— start Given passage —

# Reloading manuals



## mikevanwilder (Nov 11, 2008)

Which reloading manuals do each of you use? I only reload a .243 and a 300 win mag so I just bought the individual manuals for each of them. But my buddies are asking me to reload for them .270 and 30-06 and also I now have the .204. Should I get a powder company manual or a specific bullet manufacters manual. My father has older manuals, like 1980s, but he hasn't changed his loads since. I just need a manual for everything, because I use different bullets in each of my rifles.
.243 nosler 70 gr ballistic tips, H414 powder 
300 win mag 165 gr sierra HPBT IMR 4831


----------



## Al Hansen (Sep 7, 2007)

If it were me, I would use both the bullet and powder manufacturer manuals. IMHO.


----------



## sagebrush (Sep 8, 2007)

I would keep using the ones that you have been using, at least you have the info for all the bullets and powder manufacturers. as for your friends have them provide the load data that they prefer if you do have the right manuals. 
I have an older speer from the 80's and the info is not much different than today.

for the 204 you can get load data from http://www.rugerhunting.com/ and all the powder company's that you plan on using. I have yet to see a book for the .204


----------



## Nueces (Jul 22, 2008)

— end Given passage —
— start Material provided —

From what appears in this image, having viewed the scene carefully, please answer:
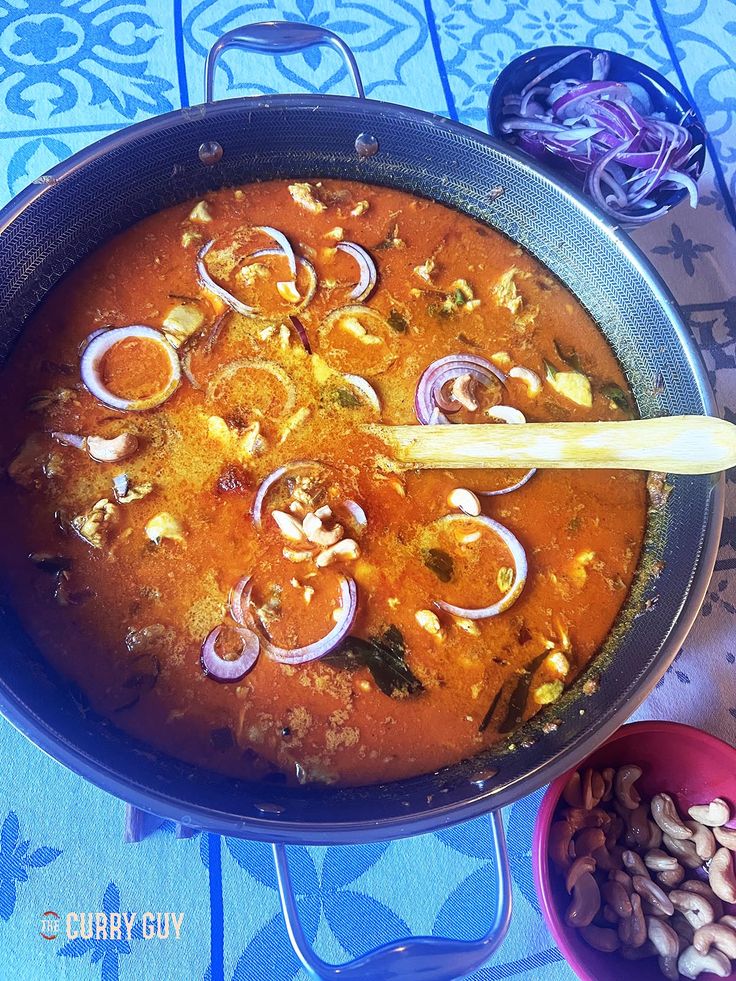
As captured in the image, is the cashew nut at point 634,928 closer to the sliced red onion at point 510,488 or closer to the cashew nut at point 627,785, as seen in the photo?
the cashew nut at point 627,785

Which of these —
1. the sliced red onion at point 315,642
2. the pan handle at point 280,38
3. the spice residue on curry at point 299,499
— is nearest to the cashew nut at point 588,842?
the spice residue on curry at point 299,499

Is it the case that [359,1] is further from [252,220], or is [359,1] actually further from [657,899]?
[657,899]

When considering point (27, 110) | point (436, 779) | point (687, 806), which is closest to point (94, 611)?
point (436, 779)

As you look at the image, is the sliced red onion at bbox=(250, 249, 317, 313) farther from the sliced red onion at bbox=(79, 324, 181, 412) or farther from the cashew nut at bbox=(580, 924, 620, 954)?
the cashew nut at bbox=(580, 924, 620, 954)

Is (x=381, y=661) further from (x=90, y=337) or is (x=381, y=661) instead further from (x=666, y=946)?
(x=90, y=337)

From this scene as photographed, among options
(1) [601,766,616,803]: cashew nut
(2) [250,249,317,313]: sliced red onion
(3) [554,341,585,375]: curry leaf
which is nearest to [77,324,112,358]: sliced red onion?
(2) [250,249,317,313]: sliced red onion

— end Material provided —

[Required tasks]:
**1)** Please reproduce the reloading manuals thread word for word, starting at "# Reloading manuals" and ending at "of my rifles.".
**2)** In the reloading manuals thread, which bullets and powder does the first poster use in the .243?
**3)** Carry on the reloading manuals thread from its last line.
The material has no connection to the reloading manuals thread.

[Answers for the tasks]:
**1)**
# Reloading manuals



## mikevanwilder (Nov 11, 2008)

Which reloading manuals do each of you use? I only reload a .243 and a 300 win mag so I just bought the individual manuals for each of them. But my buddies are asking me to reload for them .270 and 30-06 and also I now have the .204. Should I get a powder company manual or a specific bullet manufacters manual. My father has older manuals, like 1980s, but he hasn't changed his loads since. I just need a manual for everything, because I use different bullets in each of my rifles.

**2)** Nosler 70 gr ballistic tips with H414 powder.

**3)**
Al Hansen said:


> If it were me, I would use both the bullet and powder manufacturer manuals. IMHO.


I like the powder manufacture manual because they know what their own powder is doing, then having a second source to confirm is good. As you know, all powders burn at different rates. I like being safer than sorry.


----------



## mikevanwilder (Nov 11, 2008)

thanks for the info, I was just wondering if there was a book or computer program with all bullets and powders for all calibers.


----------



## James (Oct 7, 2007)

I have the Hornady manual and also the Lyman manual. I like them both. I shoot lots of Hornady bullets so that is good to have their information. The Lyman manual has info on lots of bullets and also bullets cast with their molds. I think you would like the Lyman manual.

You can get the loading data from the powder companies online.

http://data.hodgdon.com/main_menu.asp

I will mention that the new manuals seem to use lower loads than they did 20 years ago.

Whatever you use remember that the published data is a guide, and we should always start low and work up our loads.


----------



## Bax* (Dec 14, 2008)

The only manual I have to say I am not impressed with is the Speer Manual. It doesnt contain the smaller calibers for varmint hunting (.204 Ruger, 17 Rem) and they are unclear on different powder charge results on different bullets. (They just list one powder charge for a bullet weight) I prefer the Nosler because it has several powder charges for each bullet weight and it has a larger amount of cartriges that it offers info on. The Hornady manual is also quite good. Check out the powder manufacturer's website too, they definitely know what their powder is doing better than Nosler, Speer, and Hornady. 

PS: Barnes Bullets offers reloading recipes on their website too


----------



## mikevanwilder (Nov 11, 2008)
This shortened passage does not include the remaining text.